== What the task requires ==
Which lines below include "site"? Copy them all.

[Collected data]
◇ ◇ ◇ ◇ ◇ ◇ ◇

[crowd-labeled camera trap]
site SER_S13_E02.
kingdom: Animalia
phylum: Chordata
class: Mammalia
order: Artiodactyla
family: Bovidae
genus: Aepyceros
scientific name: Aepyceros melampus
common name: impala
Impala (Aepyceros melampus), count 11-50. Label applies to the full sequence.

◇ ◇ ◇ ◇ ◇ ◇ ◇

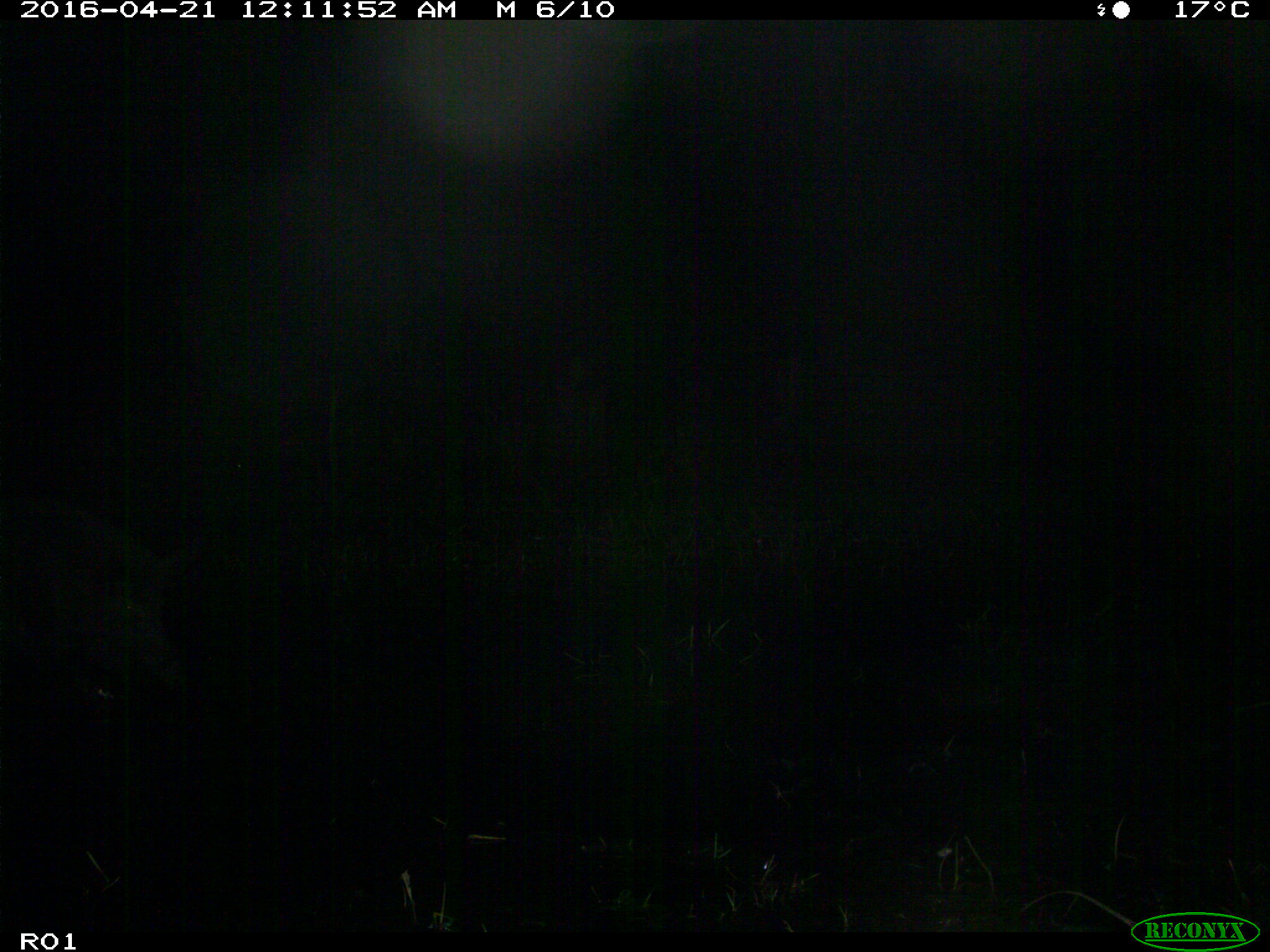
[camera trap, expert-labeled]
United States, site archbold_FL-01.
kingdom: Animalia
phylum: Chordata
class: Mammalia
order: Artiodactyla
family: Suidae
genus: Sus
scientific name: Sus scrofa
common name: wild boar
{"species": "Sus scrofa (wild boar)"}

◇ ◇ ◇ ◇ ◇ ◇ ◇

== Result ==
site SER_S13_E02.
United States, site archbold_FL-01.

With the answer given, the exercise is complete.